Saved entries:
>>>>

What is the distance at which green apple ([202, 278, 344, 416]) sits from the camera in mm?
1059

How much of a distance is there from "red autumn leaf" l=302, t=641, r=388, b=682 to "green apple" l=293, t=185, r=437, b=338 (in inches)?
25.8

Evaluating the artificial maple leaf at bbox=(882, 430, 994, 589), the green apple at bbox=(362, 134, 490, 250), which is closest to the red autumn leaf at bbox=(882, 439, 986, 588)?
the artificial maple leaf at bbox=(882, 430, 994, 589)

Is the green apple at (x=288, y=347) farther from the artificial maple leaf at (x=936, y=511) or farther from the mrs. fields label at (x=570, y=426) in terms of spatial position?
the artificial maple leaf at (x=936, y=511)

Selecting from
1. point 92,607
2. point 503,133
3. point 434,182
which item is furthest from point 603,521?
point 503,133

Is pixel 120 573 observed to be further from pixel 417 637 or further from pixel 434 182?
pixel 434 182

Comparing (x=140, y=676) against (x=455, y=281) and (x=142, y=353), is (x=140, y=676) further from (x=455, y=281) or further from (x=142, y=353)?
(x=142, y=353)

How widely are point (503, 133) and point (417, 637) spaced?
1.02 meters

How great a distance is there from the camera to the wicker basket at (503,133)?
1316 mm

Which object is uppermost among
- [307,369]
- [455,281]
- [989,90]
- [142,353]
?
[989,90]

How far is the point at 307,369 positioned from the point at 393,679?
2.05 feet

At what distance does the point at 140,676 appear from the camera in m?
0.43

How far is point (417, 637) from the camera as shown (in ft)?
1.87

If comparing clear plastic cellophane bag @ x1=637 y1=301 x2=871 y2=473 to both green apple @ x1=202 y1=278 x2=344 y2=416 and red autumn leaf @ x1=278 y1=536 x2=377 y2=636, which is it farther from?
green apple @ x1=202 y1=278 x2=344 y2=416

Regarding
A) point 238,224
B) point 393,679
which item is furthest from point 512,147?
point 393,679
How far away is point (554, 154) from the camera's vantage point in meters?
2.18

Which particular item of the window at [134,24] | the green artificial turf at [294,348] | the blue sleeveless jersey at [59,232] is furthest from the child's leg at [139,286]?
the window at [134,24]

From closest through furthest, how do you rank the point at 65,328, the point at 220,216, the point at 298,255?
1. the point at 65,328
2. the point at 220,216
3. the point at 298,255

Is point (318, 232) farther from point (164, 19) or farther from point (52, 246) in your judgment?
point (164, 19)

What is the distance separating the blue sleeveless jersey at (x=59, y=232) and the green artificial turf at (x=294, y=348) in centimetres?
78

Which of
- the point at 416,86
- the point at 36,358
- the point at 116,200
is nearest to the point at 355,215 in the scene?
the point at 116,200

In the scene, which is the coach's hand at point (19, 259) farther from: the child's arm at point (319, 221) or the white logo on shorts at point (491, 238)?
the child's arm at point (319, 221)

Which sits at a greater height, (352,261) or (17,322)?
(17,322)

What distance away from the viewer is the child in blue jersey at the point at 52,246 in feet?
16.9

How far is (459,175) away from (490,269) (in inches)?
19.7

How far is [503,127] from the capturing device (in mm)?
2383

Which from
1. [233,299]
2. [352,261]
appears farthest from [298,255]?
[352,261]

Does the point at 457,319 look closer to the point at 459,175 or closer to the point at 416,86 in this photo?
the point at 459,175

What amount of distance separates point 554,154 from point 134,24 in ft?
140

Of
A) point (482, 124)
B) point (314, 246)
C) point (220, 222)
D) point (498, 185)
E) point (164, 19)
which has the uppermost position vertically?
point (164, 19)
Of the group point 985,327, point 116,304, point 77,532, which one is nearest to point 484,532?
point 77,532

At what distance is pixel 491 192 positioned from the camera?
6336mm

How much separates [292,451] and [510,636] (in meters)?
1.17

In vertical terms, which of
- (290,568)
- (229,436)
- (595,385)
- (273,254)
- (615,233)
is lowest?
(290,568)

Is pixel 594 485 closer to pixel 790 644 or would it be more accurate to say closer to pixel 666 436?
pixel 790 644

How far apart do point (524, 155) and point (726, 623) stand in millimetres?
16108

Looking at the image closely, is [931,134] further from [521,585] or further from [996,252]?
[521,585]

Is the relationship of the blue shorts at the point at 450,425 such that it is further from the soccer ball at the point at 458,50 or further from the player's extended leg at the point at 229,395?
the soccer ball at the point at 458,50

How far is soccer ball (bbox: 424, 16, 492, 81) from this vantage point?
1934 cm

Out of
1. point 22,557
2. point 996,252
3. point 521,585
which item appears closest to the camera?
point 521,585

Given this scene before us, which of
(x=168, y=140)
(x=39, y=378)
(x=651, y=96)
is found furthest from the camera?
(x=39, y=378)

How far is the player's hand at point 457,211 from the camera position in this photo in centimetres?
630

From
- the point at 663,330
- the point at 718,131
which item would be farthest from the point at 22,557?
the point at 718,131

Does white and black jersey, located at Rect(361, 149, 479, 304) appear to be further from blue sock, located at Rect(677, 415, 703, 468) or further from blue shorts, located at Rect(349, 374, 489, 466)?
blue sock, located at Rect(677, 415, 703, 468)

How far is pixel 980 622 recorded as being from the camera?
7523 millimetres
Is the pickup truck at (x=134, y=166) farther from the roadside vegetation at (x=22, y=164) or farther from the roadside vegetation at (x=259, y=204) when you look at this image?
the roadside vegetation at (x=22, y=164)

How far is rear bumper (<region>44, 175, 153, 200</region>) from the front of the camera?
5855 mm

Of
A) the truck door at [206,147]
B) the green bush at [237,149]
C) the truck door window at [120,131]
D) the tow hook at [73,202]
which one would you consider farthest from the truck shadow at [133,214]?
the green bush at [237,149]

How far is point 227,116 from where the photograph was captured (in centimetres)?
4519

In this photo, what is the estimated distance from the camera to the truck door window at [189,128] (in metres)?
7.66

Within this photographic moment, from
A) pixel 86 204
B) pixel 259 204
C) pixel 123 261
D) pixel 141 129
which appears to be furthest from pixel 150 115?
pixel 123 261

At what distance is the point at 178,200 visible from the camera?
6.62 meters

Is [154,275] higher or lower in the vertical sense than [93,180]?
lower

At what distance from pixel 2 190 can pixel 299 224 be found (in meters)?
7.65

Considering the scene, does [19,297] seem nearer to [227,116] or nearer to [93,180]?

<<<<

Instructions to follow> Change "wicker basket" to "woven basket" throughout the records and rewrite them with everything else the same.

Solution for this exercise>
What is the distance at which green apple ([202, 278, 344, 416]) sits from the camera in mm?
1059

How much of a distance is there from "red autumn leaf" l=302, t=641, r=388, b=682 to "green apple" l=293, t=185, r=437, b=338 (in inches)?
25.8

Evaluating the artificial maple leaf at bbox=(882, 430, 994, 589), the green apple at bbox=(362, 134, 490, 250), which is closest to the red autumn leaf at bbox=(882, 439, 986, 588)?
the artificial maple leaf at bbox=(882, 430, 994, 589)

Is the green apple at (x=288, y=347) farther from the artificial maple leaf at (x=936, y=511) or farther from the mrs. fields label at (x=570, y=426) in terms of spatial position?
the artificial maple leaf at (x=936, y=511)

Selecting from
1. point 92,607
2. point 503,133
3. point 434,182
which item is furthest from point 603,521?
point 503,133

Is pixel 120 573 observed to be further from pixel 417 637 or further from pixel 434 182?
pixel 434 182

Comparing (x=140, y=676) against (x=455, y=281) and (x=142, y=353), is (x=140, y=676) further from (x=455, y=281) or further from (x=142, y=353)?
(x=142, y=353)

How widely are point (503, 133) and point (417, 637) spaced?
1.02 meters

How great a distance is there from the camera to the woven basket at (503,133)?
1316 mm

Which object is uppermost among
- [307,369]
- [455,281]
- [989,90]
- [142,353]
?
[989,90]

How far is the point at 307,369 positioned from the point at 393,679?
2.05 feet

At what distance does the point at 140,676 appear from the camera in m?
0.43

How far is point (417, 637) from the camera as shown (in ft)?
1.87

If comparing clear plastic cellophane bag @ x1=637 y1=301 x2=871 y2=473 to both green apple @ x1=202 y1=278 x2=344 y2=416 and red autumn leaf @ x1=278 y1=536 x2=377 y2=636, which is it farther from?
green apple @ x1=202 y1=278 x2=344 y2=416

Regarding
A) point 238,224
B) point 393,679
which item is furthest from point 512,147?
point 393,679
How far away is point (554, 154) from the camera's vantage point in meters?
2.18

Which particular item of the window at [134,24] | the green artificial turf at [294,348] | the blue sleeveless jersey at [59,232] is furthest from the child's leg at [139,286]?
the window at [134,24]

From closest through furthest, how do you rank the point at 65,328, the point at 220,216, the point at 298,255?
1. the point at 65,328
2. the point at 220,216
3. the point at 298,255

Is point (318, 232) farther from point (164, 19) or farther from point (52, 246) in your judgment?
point (164, 19)

What is the distance separating the blue sleeveless jersey at (x=59, y=232) and the green artificial turf at (x=294, y=348) in centimetres?
78

Which of
- the point at 416,86
- the point at 36,358
- the point at 116,200
is nearest to the point at 355,215 in the scene?
the point at 116,200

In the scene, which is the coach's hand at point (19, 259) farther from: the child's arm at point (319, 221) or the white logo on shorts at point (491, 238)?
the child's arm at point (319, 221)

Which sits at a greater height, (352,261) or (17,322)?
(17,322)

What distance away from the viewer is the child in blue jersey at the point at 52,246 in feet?
16.9

How far is (459,175) away from (490,269) (in inches)?
19.7

How far is [503,127] from the capturing device (in mm)?
2383

Which from
1. [233,299]
2. [352,261]
appears farthest from [298,255]?
[352,261]

Does the point at 457,319 look closer to the point at 459,175 or closer to the point at 416,86 in this photo?
the point at 459,175

What amount of distance separates point 554,154 from point 134,24 in ft?
140

Of
A) point (482, 124)
B) point (314, 246)
C) point (220, 222)
D) point (498, 185)
E) point (164, 19)
which has the uppermost position vertically?
point (164, 19)
Of the group point 985,327, point 116,304, point 77,532, which one is nearest to point 484,532?
point 77,532

At what distance is pixel 491 192 positioned from the camera?
6336mm

How much separates [292,451] and [510,636] (in meters)?
1.17

In vertical terms, which of
- (290,568)
- (229,436)
- (595,385)
- (273,254)
- (615,233)
is lowest?
(290,568)

Is pixel 594 485 closer to pixel 790 644 or would it be more accurate to say closer to pixel 666 436?
pixel 790 644

How far apart do point (524, 155) and point (726, 623) stand in millimetres?
16108

Looking at the image closely, is [931,134] further from [521,585] or further from [996,252]?
[521,585]

Is the relationship of the blue shorts at the point at 450,425 such that it is further from the soccer ball at the point at 458,50 or further from the player's extended leg at the point at 229,395?
the soccer ball at the point at 458,50

How far is soccer ball (bbox: 424, 16, 492, 81) from this vantage point?
1934 cm

Out of
1. point 22,557
2. point 996,252
3. point 521,585
which item appears closest to the camera?
point 521,585

Given this scene before us, which of
(x=168, y=140)
(x=39, y=378)
(x=651, y=96)
is found furthest from the camera?
(x=39, y=378)

How far is the player's hand at point 457,211 from the camera position in this photo in centimetres?
630

From
- the point at 663,330
- the point at 718,131
which item would be farthest from the point at 22,557?
the point at 718,131

Does white and black jersey, located at Rect(361, 149, 479, 304) appear to be further from blue sock, located at Rect(677, 415, 703, 468) or further from blue shorts, located at Rect(349, 374, 489, 466)?
blue sock, located at Rect(677, 415, 703, 468)

How far is pixel 980 622 recorded as being from the camera?
7523 millimetres
Is the pickup truck at (x=134, y=166) farther from the roadside vegetation at (x=22, y=164) or farther from the roadside vegetation at (x=259, y=204) when you look at this image?
the roadside vegetation at (x=22, y=164)

How far is rear bumper (<region>44, 175, 153, 200</region>) from the front of the camera?
5855 mm

Of
A) the truck door at [206,147]
B) the green bush at [237,149]
C) the truck door window at [120,131]
D) the tow hook at [73,202]
which one would you consider farthest from the truck shadow at [133,214]?
the green bush at [237,149]

How far is point 227,116 from where the photograph was captured (in centimetres)?
4519

In this photo, what is the estimated distance from the camera to the truck door window at [189,128] (in metres)?
7.66

Within this photographic moment, from
A) pixel 86 204
B) pixel 259 204
C) pixel 123 261
D) pixel 141 129
which appears to be furthest from pixel 150 115?
pixel 123 261

At what distance is the point at 178,200 visible from the camera?
6.62 meters

Is [154,275] higher or lower in the vertical sense than [93,180]?
lower

At what distance from pixel 2 190 can pixel 299 224 be found (in meters)?
7.65

Considering the scene, does [19,297] seem nearer to [227,116] or nearer to [93,180]?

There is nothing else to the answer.